- _Given information_
————

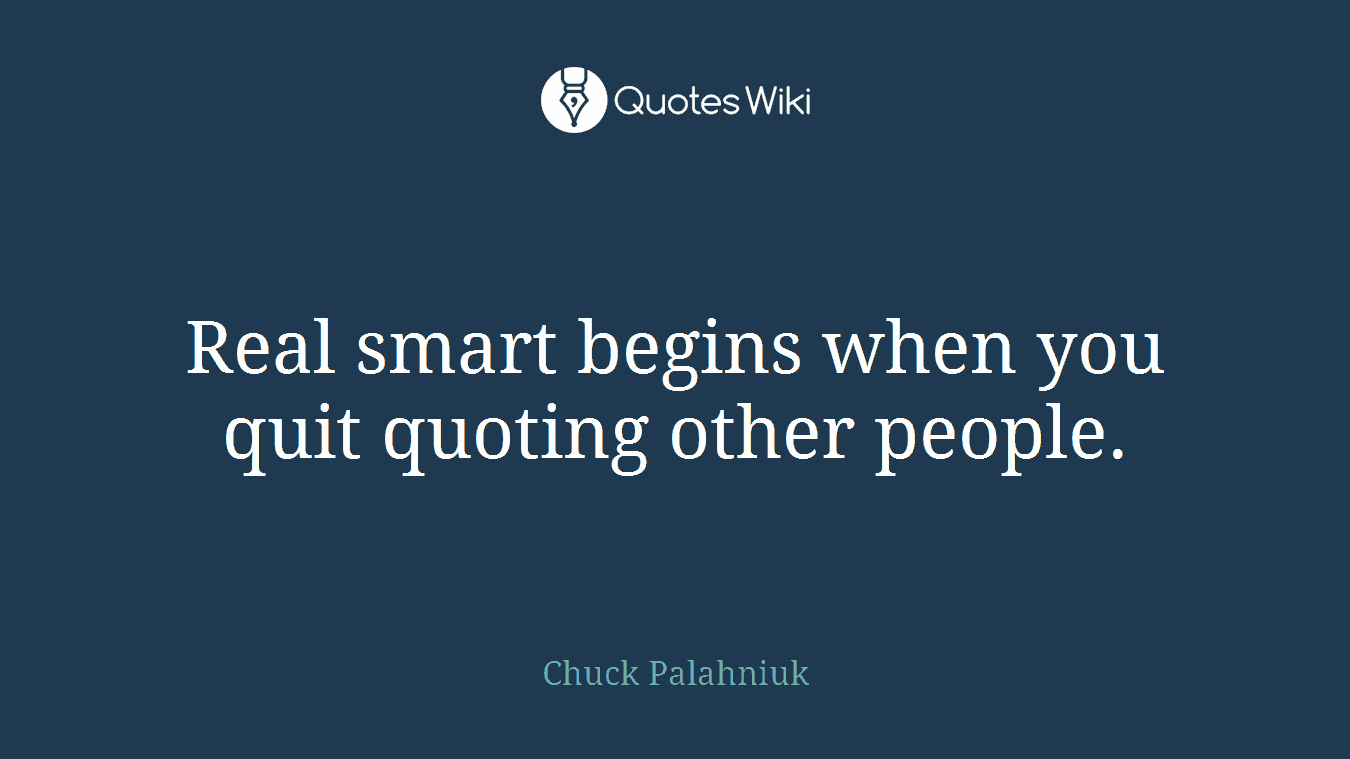 Real smart begins when you quit quoting other people.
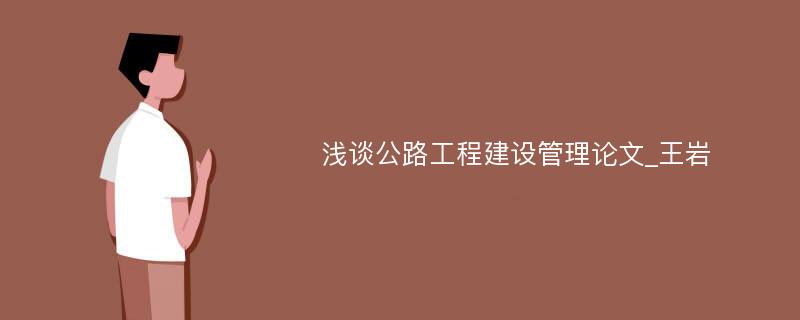 浅谈公路工程建设管理论文_王岩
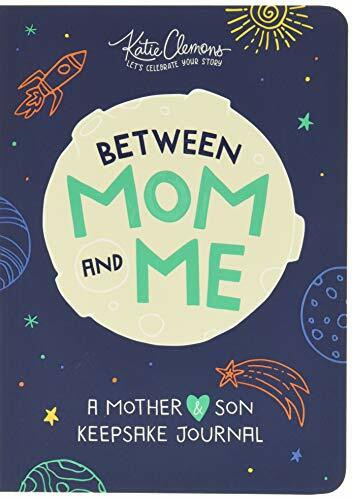 Between Mom and Me (A Mother and Son Keepsake Journal) by Katie Clemons, 9781492693574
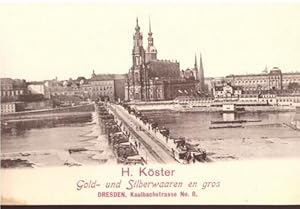 Ansichtskarte AK Dresden. Werbekarte v. H. Köster, Gold- und Silberwaaren en gros. Kaulbachstrass...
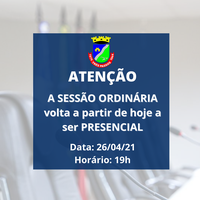 SESSÃO ORDINÁRIA VOLTA A SER PRESENCIAL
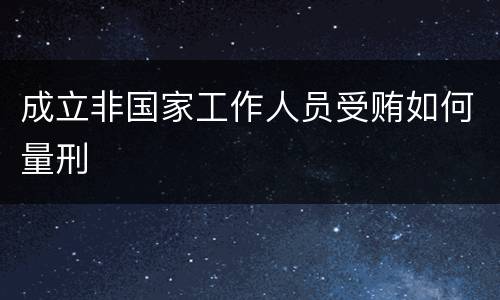 成立非国家工作人员受贿如何量刑
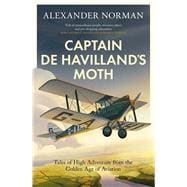 Captain de Havilland's Moth Tales of High Adventure from the Golden Age of Aviation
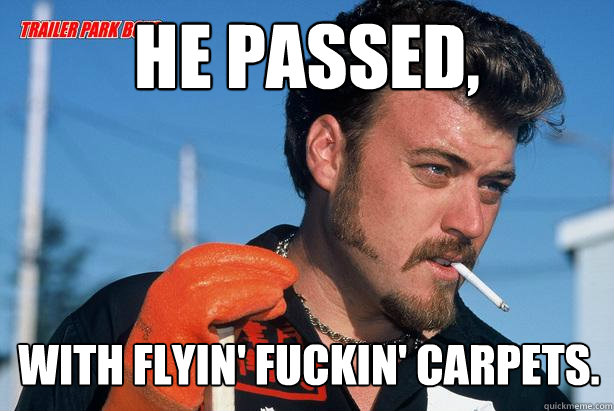 He passed, With flyin' fuckin' carpets. - He passed, With flyin' fuckin' carpets.  Ricky Trailer Park Boys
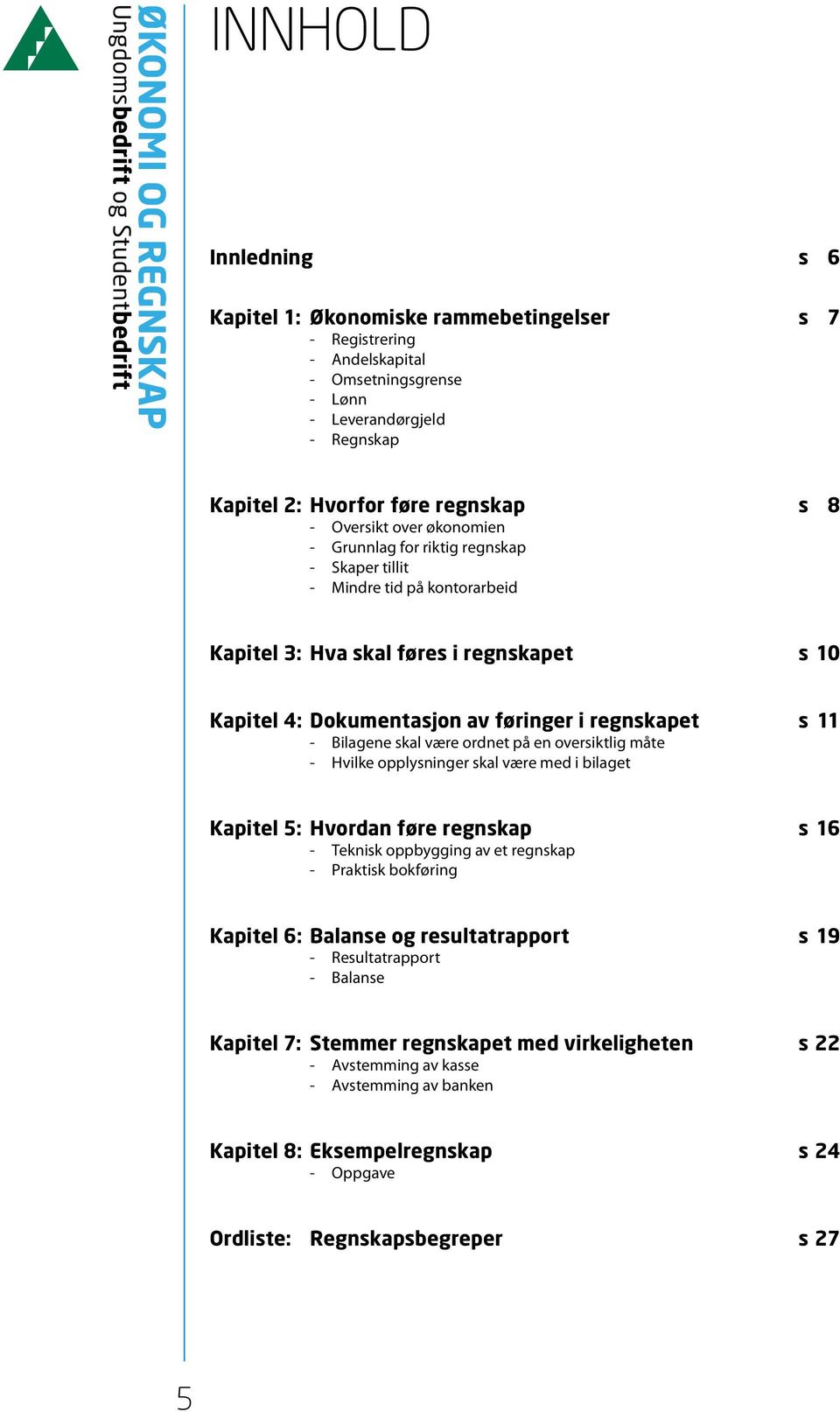 Bilagene skal være ordnet på en oversiktlig måte - Hvilke opplysninger skal være med i bilaget Kapitel 5: Hvordan føre regnskap s 16 - Teknisk oppbygging av et regnskap - Praktisk bokføring Kapitel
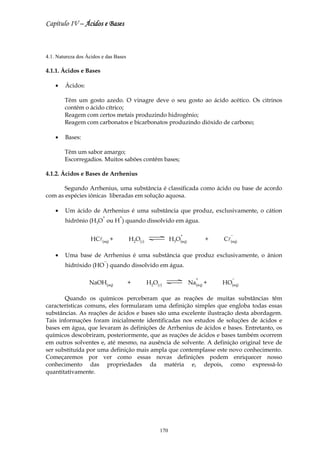Capítulo IV – Ácidos e Bases



4.1. Natureza dos Ácidos e das Bases

4.1.1. Ácidos e Bases

    •   Ácidos:

        Têm um gosto azedo. O vinagre deve o seu gosto ao ácido acético. Os citrinos
        contêm o ácido cítrico;
        Reagem com certos metais produzindo hidrogênio;
        Reagem com carbonatos e bicarbonatos produzindo dióxido de carbono;

    •   Bases:

        Têm um sabor amargo;
        Escorregadios. Muitos sabões contêm bases;

4.1.2. Ácidos e Bases de Arrhenius

       Segundo Arrhenius, uma substância é classificada como ácido ou base de acordo
com as espécies iônicas liberadas em solução aquosa.

    •   Um ácido de Arrhenius é uma substância que produz, exclusivamente, o cátion
                         +       +
        hidrônio (H3O ou H ) quando dissolvido em água.

                                                               +                   −
                    HCl(aq) +          H2O(l)              H3O(aq)          +   Cl(aq)

    •   Uma base de Arrhenius é uma substância que produz exclusivamente, o ânion
                          −
        hidróxido (HO ) quando dissolvido em água.

                                                                        +          −
                   NaOH(aq)            +        H2O(l)               Na(aq) +   HO(aq)

       Quando os químicos perceberam que as reações de muitas substâncias têm
características comuns, eles formularam uma definição simples que engloba todas essas
substâncias. As reações de ácidos e bases são uma excelente ilustração desta abordagem.
Tais informações foram inicialmente identificadas nos estudos de soluções de ácidos e
bases em água, que levaram às definições de Arrhenius de ácidos e bases. Entretanto, os
químicos descobriram, posteriormente, que as reações de ácidos e bases também ocorrem
em outros solventes e, até mesmo, na ausência de solvente. A definição original teve de
ser substituída por uma definição mais ampla que contemplasse este novo conhecimento.
Começaremos por ver como essas novas definições podem enriquecer nosso
conhecimento das propriedades da matéria e, depois, como expressá-lo
quantitativamente.




                                                     170
 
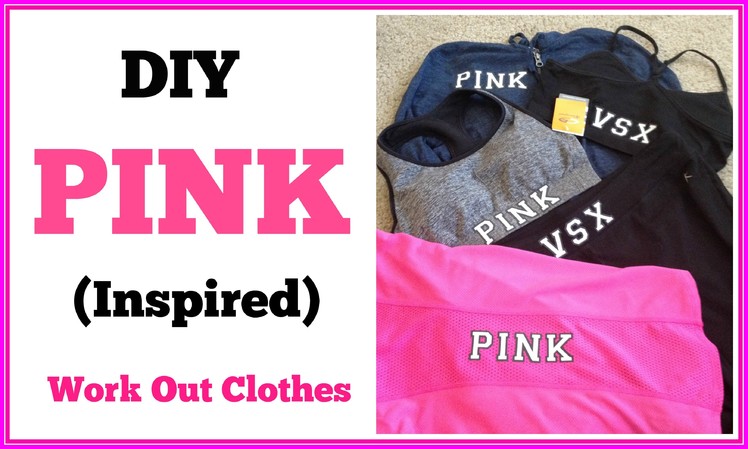 DIY PINK (Inspired) Work Out Clothes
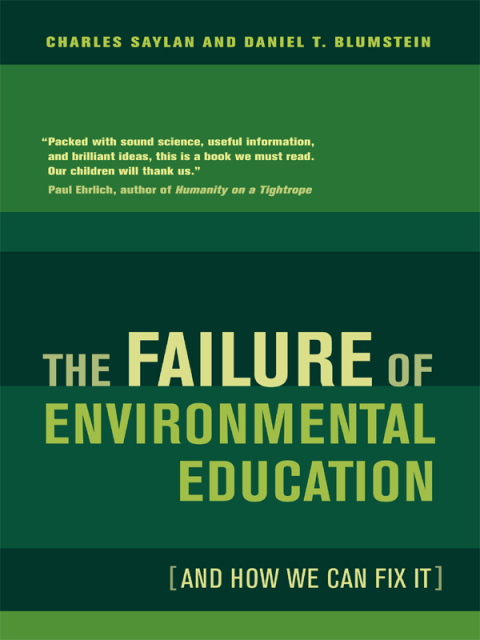 Cover image for book The Failure of Environmental Education (And How We Can Fix It)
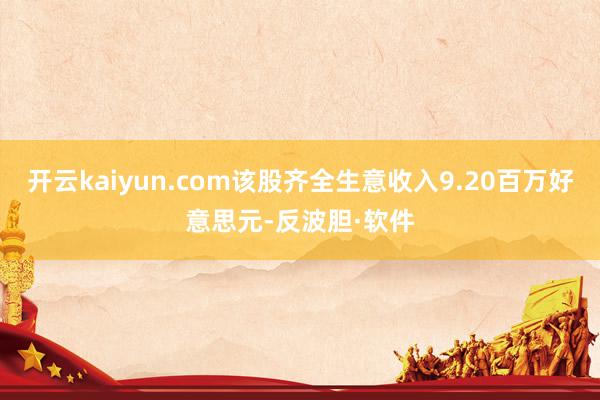 开云kaiyun.com该股齐全生意收入9.20百万好意思元-反波胆·软件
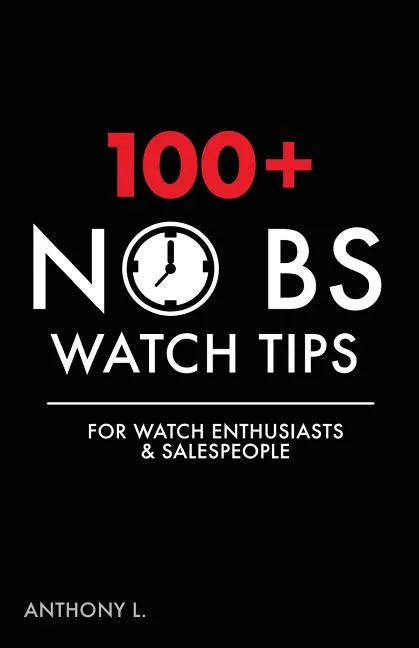 100+ No BS Watch Tips: For Watch Enthusiasts & Salespeople - Paperback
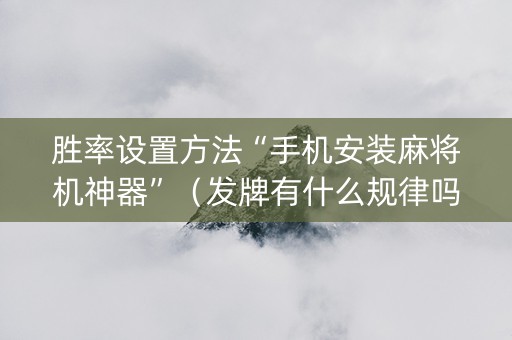 胜率设置方法“手机安装麻将机神器”（发牌有什么规律吗)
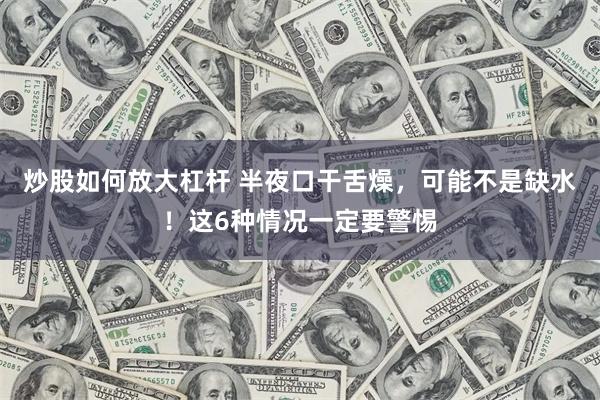 炒股如何放大杠杆 半夜口干舌燥，可能不是缺水！这6种情况一定要警惕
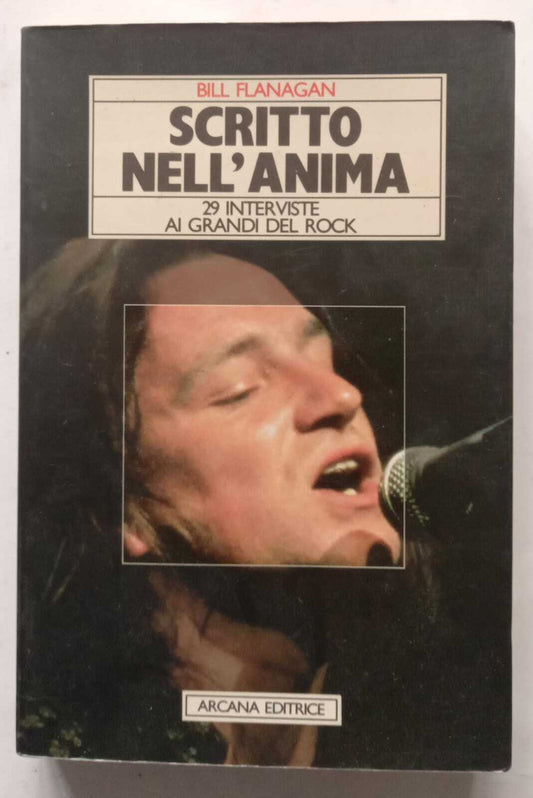 Scritto nell'anima : 29 interviste ai grandi del rock - copertina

————

- _Task brief_
Rewrite every row with "Mom" changed to "Mother" and everything else left the same, leaving out the pictures.

- _Result of the exercise_
 Real smart begins when you quit quoting other people.
 浅谈公路工程建设管理论文_王岩
 Between Mother and Me (A Mother and Son Keepsake Journal) by Katie Clemons, 9781492693574
 Ansichtskarte AK Dresden. Werbekarte v. H. Köster, Gold- und Silberwaaren en gros. Kaulbachstrass...
 SESSÃO ORDINÁRIA VOLTA A SER PRESENCIAL
 成立非国家工作人员受贿如何量刑
 Captain de Havilland's Moth Tales of High Adventure from the Golden Age of Aviation
 He passed, With flyin' fuckin' carpets. - He passed, With flyin' fuckin' carpets.  Ricky Trailer Park Boys
 Bilagene skal være ordnet på en oversiktlig måte - Hvilke opplysninger skal være med i bilaget Kapitel 5: Hvordan føre regnskap s 16 - Teknisk oppbygging av et regnskap - Praktisk bokføring Kapitel
Capítulo IV – Ácidos e Bases



4.1. Natureza dos Ácidos e das Bases

4.1.1. Ácidos e Bases

    •   Ácidos:

        Têm um gosto azedo. O vinagre deve o seu gosto ao ácido acético. Os citrinos
        contêm o ácido cítrico;
        Reagem com certos metais produzindo hidrogênio;
        Reagem com carbonatos e bicarbonatos produzindo dióxido de carbono;

    •   Bases:

        Têm um sabor amargo;
        Escorregadios. Muitos sabões contêm bases;

4.1.2. Ácidos e Bases de Arrhenius

       Segundo Arrhenius, uma substância é classificada como ácido ou base de acordo
com as espécies iônicas liberadas em solução aquosa.

    •   Um ácido de Arrhenius é uma substância que produz, exclusivamente, o cátion
                         +       +
        hidrônio (H3O ou H ) quando dissolvido em água.

                                                               +                   −
                    HCl(aq) +          H2O(l)              H3O(aq)          +   Cl(aq)

    •   Uma base de Arrhenius é uma substância que produz exclusivamente, o ânion
                          −
        hidróxido (HO ) quando dissolvido em água.

                                                                        +          −
                   NaOH(aq)            +        H2O(l)               Na(aq) +   HO(aq)

       Quando os químicos perceberam que as reações de muitas substâncias têm
características comuns, eles formularam uma definição simples que engloba todas essas
substâncias. As reações de ácidos e bases são uma excelente ilustração desta abordagem.
Tais informações foram inicialmente identificadas nos estudos de soluções de ácidos e
bases em água, que levaram às definições de Arrhenius de ácidos e bases. Entretanto, os
químicos descobriram, posteriormente, que as reações de ácidos e bases também ocorrem
em outros solventes e, até mesmo, na ausência de solvente. A definição original teve de
ser substituída por uma definição mais ampla que contemplasse este novo conhecimento.
Começaremos por ver como essas novas definições podem enriquecer nosso
conhecimento das propriedades da matéria e, depois, como expressá-lo
quantitativamente.




                                                     170
 
 DIY PINK (Inspired) Work Out Clothes
 Cover image for book The Failure of Environmental Education (And How We Can Fix It)
 开云kaiyun.com该股齐全生意收入9.20百万好意思元-反波胆·软件
 100+ No BS Watch Tips: For Watch Enthusiasts & Salespeople - Paperback
 胜率设置方法“手机安装麻将机神器”（发牌有什么规律吗)
 炒股如何放大杠杆 半夜口干舌燥，可能不是缺水！这6种情况一定要警惕
 Scritto nell'anima : 29 interviste ai grandi del rock - copertina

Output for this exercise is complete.